PROBLEM A:
In the essay on guilty pleas, what percentage of criminal convictions today come from pleading guilty without a trial?
PROBLEM B:
From the essay on guilty pleas, copy out the passage from "By Sidney Secular" up to and including "obtain more clients.".
PROBLEM C:
Write the next part of the essay on guilty pleas, picking up after its last sentence.
TEXT UNDER STUDY Block Start
By Sidney Secular

Legal cases tend to lack the drama or melodrama of TV series like Law and Order or its offshoots or Perry Mason. They are not long, drawn out affairs, and they usually do not intend to establish new legal principles. In most cases, the State wants to win to look ethical and good, and enhance the reputation of the prosecutor so he/she can move up the judicial ladder of success or move into a more prestigious or visible political career. The defense attorneys, win or lose, want to save face for their clients or themselves, and use cases as springboards to obtain more clients.

The right of a defendant to be treated fairly becomes a secondary issue in today’s heavily politicized or pugilistic environment. Crowded court dockets with backed up caseloads extending sometimes into years foster a situation where haste and short-cuts lead to results which are not fair or proper. Today, 94% of criminal convictions are the result of pleading guilty without a trial by someone’s peers which was once considered normal practice.

Many additional factors lead to improper judicial decisions. These range from financial ruination to wide-scale structural problems within the judicial system. The massive expansion of the prison industrial complex nationwide has meant that states need inmates to fill prisons to get a decent return on investment. The politically expedient “tough on crime” campaigns of recent years assisted in filling up prisons with those committing minor offenses. The fear of long prison sentences has caused defendants to plea out early even when they are not guilty. The National Registry of Exonerations, an American database that has tracked all exonerations of innocent defendants since 1989, has listed 580 cases in which innocent defendants have pled guilty. People don’t want to feel that all the cogs and wheels are working against them to end their lives as they have known them. Sentences resulting from jury trials can result in tenfold increases in jail sentences from plea offers or even life sentences upon conviction, especially with the newfound follies of “hate crimes” and punishing people merely for their political convictions. Furthermore, the system can punish defendants for refusing to plead guilty as a form of secondary add-on to their sentences as a form of retribution. This is sometimes referred to as a “trial penalty”.

Fear often makes the innocent defendant, already weary and worn out from the judicial process, choose a lesser sentence rather than face the choice of going free versus going to prison for the remainder of his life or for the best or better part of it. The odds are heavily stacked in favor of the prosecution and the state in most cases, anyway.
TEXT UNDER STUDY Block End
DATA EXTRACT Block Start
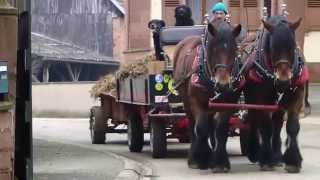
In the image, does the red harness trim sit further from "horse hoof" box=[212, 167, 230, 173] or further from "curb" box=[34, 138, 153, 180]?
"curb" box=[34, 138, 153, 180]

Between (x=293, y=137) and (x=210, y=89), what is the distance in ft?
4.40

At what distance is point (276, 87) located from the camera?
11.3 metres

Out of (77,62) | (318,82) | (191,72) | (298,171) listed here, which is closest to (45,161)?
(191,72)

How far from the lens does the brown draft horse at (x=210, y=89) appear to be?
11.2m

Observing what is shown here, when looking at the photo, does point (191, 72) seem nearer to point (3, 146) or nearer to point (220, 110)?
point (220, 110)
DATA EXTRACT Block End
RESPONSE BOX A:
94%

RESPONSE BOX B:
By Sidney Secular

Legal cases tend to lack the drama or melodrama of TV series like Law and Order or its offshoots or Perry Mason. They are not long, drawn out affairs, and they usually do not intend to establish new legal principles. In most cases, the State wants to win to look ethical and good, and enhance the reputation of the prosecutor so he/she can move up the judicial ladder of success or move into a more prestigious or visible political career. The defense attorneys, win or lose, want to save face for their clients or themselves, and use cases as springboards to obtain more clients.

RESPONSE BOX C:
Once a defendant has been held in jail for a time, they will “see the light” more readily and clearly. The promise of an immediate release and reunion with family and friends will induce a plea of guilty if a release with probation would be the result, without considering the long-term consequences of having a “guilty” record.

Today, many defendants cannot afford to put forth a quality legal case even if their lives or livelihoods depend upon it. A public defender is a poor option, but many times is the only choice available to those without means. Public defenders have very large caseloads and many times don’t have the time to prepare the best case possible for the defendant.

The courtroom is increasingly a place where only the wealthy can afford to be. According to the National Association for Legal Gun Defense, the average cost of a criminal trial (without a victim’s death) with a private law firm representing the defendant is about $320,000. A typical death penalty trial can cost the defendant $1.3 million. These estimates include the cost of a defense attorney, a legal assistant, a private investigator, expert witnesses, court costs and bail bond expenses. The average cost of employing just an attorney for even simple cases will likely top $25,000.

Since the “pandemic” began, there has been even more pressure for prosecutors and defense attorneys to settle cases outside of trial. Courts are limiting human presence as jails are said to be hotspots of COVID-19. Many courts stopped having jury trials for months, making it even more difficult for a defendant to exercise his Constitutional right to have a trial with a jury of his peers.

The four professors writing for “The Conversation” performed a study involving 700 U.S. adults. What they found on defendant behavior was alarming. The results confirmed that both guilty and innocent participants were more likely to plead guilty when warned of the increased difficulties posed by COVID-19. The innocent participants ranked the “pandemic” as a more important factor in shaping the decision to plead guilty than the “guilty” participants.

There must be a way to allow Americans fair access to a trial as required by the Constitution without undue harmful effects on their constitutions and pocketbooks. By frightening defendants or making it financially impossible for them to present a decent case, the system does not allow them to maintain their innocence until proven guilty. This is just another harmful assault on the poor and middle classes that the powers-that-be seem to be intent on imposing upon them.

It would hardly be surprising to see many of the January 6 protesters plead guilty when in fact they are innocent of any wrongdoing or of any of the “trumped” up charges against them.